Fang Hai, Gough Julian
Department of Computer Science, University of Bristol, The Merchant Venturers Building, Bristol BS8 1UB, UK.
Mol Biosyst. 2013 Jul;9(7):1686-96. doi: 10.1039/c3mb25495j. Epub 2013 Mar 5.
Protein domains are classified as units of structure, evolution and function, and thus form the molecular backbone of biosphere. Although functional networks at the protein level have been reported to be of value in predicting diseases (phenotypes or drugs), they have not previously been applied at the sub-protein resolution (protein domain in this case). We herein introduce a domain network with a functional perspective. This network has nodes consisting of protein domains (at the superfamily/evolutionary level), with edges weighted by the semantic similarity according to domain-centric Gene Ontology (dcGO) annotations, which henceforth we call "dcGOnet". By globally exploring this network via a random walk, we demonstrate its predictive value on disease, drug, or phenotype-related ontologies. On cross-validation recovering ontology labels for domains, we achieve an overall area under the ROC curve of 89.0% for drugs, 87.3% for diseases, 87.6% for human phenotypes and 88.2% for mouse phenotypes. We show that the performance using global information from this network is significantly better than using local information, and also illustrate that the better performance is not sensitive to network size, or the choice of algorithm parameters, and is universal to different ontologies. Based on the dcGOnet and its global properties, we further develop an approach to build a disease-drug-phenotype matrix. The predicted interconnections are statistically supported using a novel randomization procedure, and are also empirically supported by inspection for biological relevance. Most of the high-ranking predictions recover connections that are well known, but others uncover connections that have only suggestive or obscure support in the literature; we show that these are missed by simpler methods, in particular for drug-disease connections. The value of this work is threefold: we describe a general methodology and make the software available, we provide the functional domain network itself, and the ranked drug-disease-phenotype matrix provides rich targets for investigation. All three can be found at .

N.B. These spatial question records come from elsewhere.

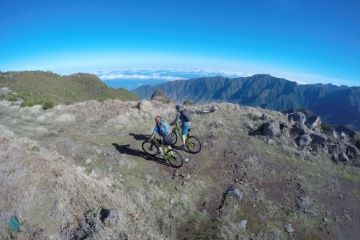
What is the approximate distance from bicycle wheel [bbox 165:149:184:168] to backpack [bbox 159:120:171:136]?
1.21m

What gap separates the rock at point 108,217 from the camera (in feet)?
39.4

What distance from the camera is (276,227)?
1441 centimetres

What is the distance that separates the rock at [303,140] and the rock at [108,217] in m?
17.4

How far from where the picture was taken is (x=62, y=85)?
443 ft

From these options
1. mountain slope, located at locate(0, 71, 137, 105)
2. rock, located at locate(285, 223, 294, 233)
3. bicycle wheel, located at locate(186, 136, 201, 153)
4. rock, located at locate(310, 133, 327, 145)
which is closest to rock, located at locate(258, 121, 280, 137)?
rock, located at locate(310, 133, 327, 145)

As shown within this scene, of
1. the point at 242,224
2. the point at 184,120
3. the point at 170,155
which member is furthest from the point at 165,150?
the point at 242,224

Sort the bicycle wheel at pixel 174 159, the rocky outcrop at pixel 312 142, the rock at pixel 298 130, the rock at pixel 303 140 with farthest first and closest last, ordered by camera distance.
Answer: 1. the rock at pixel 298 130
2. the rock at pixel 303 140
3. the rocky outcrop at pixel 312 142
4. the bicycle wheel at pixel 174 159

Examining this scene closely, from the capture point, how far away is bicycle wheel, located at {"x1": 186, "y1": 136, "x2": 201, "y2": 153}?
20.5 meters

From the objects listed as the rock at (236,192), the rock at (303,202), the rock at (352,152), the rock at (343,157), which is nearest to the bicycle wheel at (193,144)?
the rock at (236,192)

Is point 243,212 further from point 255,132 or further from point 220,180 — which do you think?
point 255,132

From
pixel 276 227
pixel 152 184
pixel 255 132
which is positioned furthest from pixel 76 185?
pixel 255 132

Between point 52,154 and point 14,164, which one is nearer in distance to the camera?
point 14,164

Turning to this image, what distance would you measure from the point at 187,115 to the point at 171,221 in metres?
7.27

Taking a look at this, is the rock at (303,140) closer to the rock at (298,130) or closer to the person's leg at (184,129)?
the rock at (298,130)
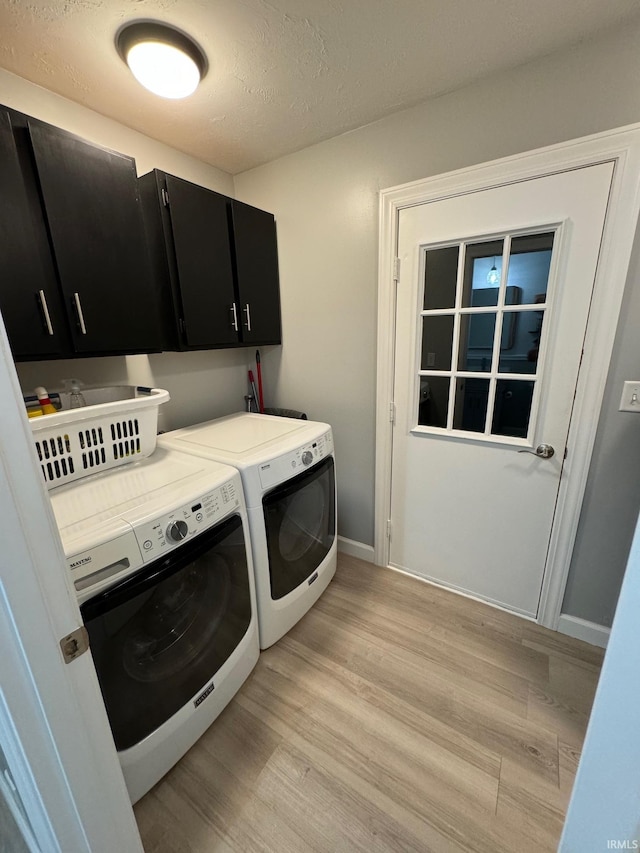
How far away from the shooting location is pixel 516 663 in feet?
4.92

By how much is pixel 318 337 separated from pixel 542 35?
1.42 metres

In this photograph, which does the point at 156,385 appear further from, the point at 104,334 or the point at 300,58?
the point at 300,58

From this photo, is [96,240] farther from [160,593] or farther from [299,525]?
[299,525]

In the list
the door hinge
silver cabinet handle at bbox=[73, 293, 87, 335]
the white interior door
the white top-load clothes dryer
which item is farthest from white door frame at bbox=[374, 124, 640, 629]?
the door hinge

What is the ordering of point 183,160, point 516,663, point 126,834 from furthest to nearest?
point 183,160 → point 516,663 → point 126,834

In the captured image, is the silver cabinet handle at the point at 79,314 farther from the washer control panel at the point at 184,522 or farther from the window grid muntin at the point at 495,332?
the window grid muntin at the point at 495,332

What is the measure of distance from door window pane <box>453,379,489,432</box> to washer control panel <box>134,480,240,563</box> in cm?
116

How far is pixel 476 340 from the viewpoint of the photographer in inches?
62.2

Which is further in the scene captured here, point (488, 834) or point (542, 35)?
point (542, 35)

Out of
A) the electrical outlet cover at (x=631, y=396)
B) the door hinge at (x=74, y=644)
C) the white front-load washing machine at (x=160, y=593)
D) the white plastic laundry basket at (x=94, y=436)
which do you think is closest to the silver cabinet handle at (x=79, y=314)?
the white plastic laundry basket at (x=94, y=436)

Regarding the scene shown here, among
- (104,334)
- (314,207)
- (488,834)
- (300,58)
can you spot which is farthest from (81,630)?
(314,207)

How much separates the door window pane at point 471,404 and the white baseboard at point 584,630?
3.26 ft

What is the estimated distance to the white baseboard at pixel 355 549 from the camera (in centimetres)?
218

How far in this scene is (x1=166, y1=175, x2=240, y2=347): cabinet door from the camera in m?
1.54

蛋白质结构域被归类为结构、进化和功能的单位,因此构成了生物圈的分子主干。尽管据报道蛋白质水平的功能网络在预测疾病(表型或药物)方面具有价值,但此前尚未在亚蛋白质分辨率(在这种情况下为蛋白质结构域)上应用。我们在此引入一个具有功能视角的结构域网络。该网络的节点由蛋白质结构域(在超家族/进化水平)组成,边根据以结构域为中心的基因本体(dcGO)注释按语义相似性加权,我们将其称为“dcGOnet”。通过随机游走全局探索这个网络,我们证明了它在与疾病、药物或表型相关的本体上的预测价值。在交叉验证恢复结构域的本体标签时,我们在药物方面的ROC曲线下面积总体达到89.0%,疾病方面为87.3%,人类表型方面为87.6%,小鼠表型方面为88.2%。我们表明,使用该网络的全局信息的性能明显优于使用局部信息,并且还说明更好的性能对网络大小或算法参数的选择不敏感,并且对不同的本体具有通用性。基于dcGOnet及其全局特性,我们进一步开发了一种构建疾病 - 药物 - 表型矩阵的方法。预测的相互连接通过一种新颖的随机化程序得到统计支持,并且通过检查生物学相关性也得到经验支持。大多数高排名预测恢复了众所周知的连接,但其他预测揭示了在文献中只有暗示性或模糊支持的连接;我们表明这些连接被更简单的方法遗漏了,特别是对于药物 - 疾病连接。这项工作的价值有三个方面:我们描述了一种通用方法并提供了软件,我们提供了功能结构域网络本身,并且排名的药物 - 疾病 - 表型矩阵提供了丰富的研究目标。所有这三个都可以在……找到。